WHAT THE TASK REQUIRES =>
Find the line that contains "How far is the point at 168,154". Repeat that line and all lines following it, exactly, through the end of the listing below.
-.-.-
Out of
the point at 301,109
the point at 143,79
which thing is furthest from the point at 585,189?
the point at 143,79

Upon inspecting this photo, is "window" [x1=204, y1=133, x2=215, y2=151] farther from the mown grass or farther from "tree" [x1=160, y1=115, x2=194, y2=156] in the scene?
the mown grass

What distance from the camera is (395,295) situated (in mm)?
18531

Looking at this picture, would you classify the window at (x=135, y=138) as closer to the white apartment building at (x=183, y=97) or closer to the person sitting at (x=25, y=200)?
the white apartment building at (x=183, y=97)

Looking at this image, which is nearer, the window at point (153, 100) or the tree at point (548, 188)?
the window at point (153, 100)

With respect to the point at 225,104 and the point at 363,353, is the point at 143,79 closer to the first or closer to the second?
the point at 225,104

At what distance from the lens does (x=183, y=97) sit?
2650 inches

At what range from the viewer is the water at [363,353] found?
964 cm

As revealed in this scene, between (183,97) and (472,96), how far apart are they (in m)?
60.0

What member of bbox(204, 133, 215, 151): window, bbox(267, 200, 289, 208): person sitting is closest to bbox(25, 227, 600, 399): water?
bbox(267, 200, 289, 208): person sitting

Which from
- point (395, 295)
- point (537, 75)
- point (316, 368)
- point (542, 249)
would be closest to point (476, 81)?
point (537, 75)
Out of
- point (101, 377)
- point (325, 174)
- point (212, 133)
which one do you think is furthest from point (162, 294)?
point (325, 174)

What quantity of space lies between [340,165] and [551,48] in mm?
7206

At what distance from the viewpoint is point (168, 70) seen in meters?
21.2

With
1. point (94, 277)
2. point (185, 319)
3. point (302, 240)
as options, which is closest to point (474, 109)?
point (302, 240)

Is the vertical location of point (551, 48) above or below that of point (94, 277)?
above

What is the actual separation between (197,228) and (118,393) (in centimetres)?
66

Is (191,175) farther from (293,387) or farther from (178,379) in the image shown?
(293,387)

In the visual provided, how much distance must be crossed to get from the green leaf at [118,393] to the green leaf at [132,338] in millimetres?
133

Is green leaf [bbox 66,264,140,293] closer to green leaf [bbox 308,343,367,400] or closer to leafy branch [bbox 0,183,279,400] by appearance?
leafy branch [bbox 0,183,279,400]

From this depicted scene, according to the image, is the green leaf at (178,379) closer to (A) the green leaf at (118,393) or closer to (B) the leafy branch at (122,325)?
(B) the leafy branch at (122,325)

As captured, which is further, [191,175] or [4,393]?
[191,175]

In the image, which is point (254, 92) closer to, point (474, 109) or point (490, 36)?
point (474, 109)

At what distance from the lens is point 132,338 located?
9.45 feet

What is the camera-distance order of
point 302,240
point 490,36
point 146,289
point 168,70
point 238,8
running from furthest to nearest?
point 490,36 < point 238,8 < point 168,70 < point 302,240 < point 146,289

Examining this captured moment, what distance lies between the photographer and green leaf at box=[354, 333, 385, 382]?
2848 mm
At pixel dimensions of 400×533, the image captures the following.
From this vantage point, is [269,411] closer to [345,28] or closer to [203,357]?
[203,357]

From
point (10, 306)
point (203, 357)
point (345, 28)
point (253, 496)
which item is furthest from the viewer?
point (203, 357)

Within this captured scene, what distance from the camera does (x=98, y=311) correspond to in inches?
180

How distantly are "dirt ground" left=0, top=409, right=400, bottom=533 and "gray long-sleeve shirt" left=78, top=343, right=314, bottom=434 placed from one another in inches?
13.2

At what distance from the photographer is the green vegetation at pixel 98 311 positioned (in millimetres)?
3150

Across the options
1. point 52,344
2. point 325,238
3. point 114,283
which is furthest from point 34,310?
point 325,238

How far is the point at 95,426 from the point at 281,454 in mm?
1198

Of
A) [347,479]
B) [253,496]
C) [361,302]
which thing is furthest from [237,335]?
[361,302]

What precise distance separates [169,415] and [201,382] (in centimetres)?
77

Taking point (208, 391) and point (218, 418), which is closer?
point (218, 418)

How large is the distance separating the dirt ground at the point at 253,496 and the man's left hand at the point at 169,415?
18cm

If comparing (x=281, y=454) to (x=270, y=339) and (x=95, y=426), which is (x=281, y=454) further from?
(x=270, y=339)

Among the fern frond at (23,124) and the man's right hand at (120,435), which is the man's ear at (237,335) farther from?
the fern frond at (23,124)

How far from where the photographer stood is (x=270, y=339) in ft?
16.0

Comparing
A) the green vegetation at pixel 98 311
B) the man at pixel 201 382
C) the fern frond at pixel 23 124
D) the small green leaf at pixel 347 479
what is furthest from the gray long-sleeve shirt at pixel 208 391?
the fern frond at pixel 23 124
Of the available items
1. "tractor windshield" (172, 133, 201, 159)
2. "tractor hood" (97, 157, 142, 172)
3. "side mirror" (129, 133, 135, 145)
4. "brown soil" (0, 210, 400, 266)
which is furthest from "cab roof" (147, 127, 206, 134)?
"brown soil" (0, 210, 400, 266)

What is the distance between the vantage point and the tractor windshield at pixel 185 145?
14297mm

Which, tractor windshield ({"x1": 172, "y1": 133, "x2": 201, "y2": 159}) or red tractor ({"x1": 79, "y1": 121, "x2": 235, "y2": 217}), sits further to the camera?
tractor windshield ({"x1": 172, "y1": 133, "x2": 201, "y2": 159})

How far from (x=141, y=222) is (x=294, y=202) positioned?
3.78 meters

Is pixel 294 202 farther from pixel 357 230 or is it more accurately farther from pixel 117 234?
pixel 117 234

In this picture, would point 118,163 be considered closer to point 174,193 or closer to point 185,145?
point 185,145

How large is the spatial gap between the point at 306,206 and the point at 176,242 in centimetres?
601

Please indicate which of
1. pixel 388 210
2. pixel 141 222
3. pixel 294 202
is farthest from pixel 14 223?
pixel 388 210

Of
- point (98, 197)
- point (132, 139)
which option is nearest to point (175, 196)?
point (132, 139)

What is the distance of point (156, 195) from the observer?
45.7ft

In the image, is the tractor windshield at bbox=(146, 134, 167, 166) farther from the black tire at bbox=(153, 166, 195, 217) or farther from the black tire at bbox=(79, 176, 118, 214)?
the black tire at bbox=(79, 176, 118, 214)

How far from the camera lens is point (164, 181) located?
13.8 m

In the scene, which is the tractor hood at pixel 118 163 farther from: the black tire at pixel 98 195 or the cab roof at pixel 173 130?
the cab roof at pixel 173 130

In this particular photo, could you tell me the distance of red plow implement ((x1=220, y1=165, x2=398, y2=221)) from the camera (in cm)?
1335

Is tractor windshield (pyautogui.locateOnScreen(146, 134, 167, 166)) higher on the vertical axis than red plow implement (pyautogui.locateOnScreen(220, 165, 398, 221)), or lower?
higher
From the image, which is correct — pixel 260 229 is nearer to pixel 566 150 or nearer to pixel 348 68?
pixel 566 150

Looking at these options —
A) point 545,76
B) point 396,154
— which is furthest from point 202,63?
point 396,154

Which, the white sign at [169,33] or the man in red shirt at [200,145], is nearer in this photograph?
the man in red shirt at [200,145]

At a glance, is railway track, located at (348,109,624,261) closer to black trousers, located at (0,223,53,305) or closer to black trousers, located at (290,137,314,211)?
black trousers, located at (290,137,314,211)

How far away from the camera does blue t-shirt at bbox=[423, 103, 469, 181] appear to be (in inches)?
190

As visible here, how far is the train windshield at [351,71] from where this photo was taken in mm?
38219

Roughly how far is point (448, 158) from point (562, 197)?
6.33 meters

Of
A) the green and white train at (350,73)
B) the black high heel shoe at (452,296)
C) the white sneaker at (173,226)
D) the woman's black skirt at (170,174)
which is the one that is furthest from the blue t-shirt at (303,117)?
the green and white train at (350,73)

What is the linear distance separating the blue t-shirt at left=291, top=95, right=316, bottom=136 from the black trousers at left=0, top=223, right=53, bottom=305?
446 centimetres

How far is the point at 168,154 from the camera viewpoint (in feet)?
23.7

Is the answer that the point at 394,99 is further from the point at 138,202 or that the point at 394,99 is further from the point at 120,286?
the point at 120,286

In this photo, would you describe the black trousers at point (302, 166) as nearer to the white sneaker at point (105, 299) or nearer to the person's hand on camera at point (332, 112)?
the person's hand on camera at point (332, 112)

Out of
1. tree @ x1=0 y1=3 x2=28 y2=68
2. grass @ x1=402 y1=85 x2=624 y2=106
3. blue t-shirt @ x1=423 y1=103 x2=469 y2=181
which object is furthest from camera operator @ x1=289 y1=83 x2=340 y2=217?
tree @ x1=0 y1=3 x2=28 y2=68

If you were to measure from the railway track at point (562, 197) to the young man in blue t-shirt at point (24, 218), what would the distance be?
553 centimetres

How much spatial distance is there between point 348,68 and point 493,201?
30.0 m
-.-.-
RESULT OF THIS EXERCISE =>
How far is the point at 168,154 from the camera viewpoint (in feet)?
23.7

Is the answer that the point at 394,99 is further from the point at 138,202 or that the point at 394,99 is further from the point at 120,286?
the point at 120,286

In this photo, would you describe the black trousers at point (302, 166) as nearer to the white sneaker at point (105, 299) or nearer to the person's hand on camera at point (332, 112)?
the person's hand on camera at point (332, 112)

Out of
1. tree @ x1=0 y1=3 x2=28 y2=68
2. grass @ x1=402 y1=85 x2=624 y2=106
3. blue t-shirt @ x1=423 y1=103 x2=469 y2=181
which object is furthest from camera operator @ x1=289 y1=83 x2=340 y2=217?
tree @ x1=0 y1=3 x2=28 y2=68

If you were to measure from the railway track at point (562, 197) to the young man in blue t-shirt at point (24, 218), what would the distance be?
553 centimetres

How much spatial distance is there between point 348,68 and point 493,201?
30.0 m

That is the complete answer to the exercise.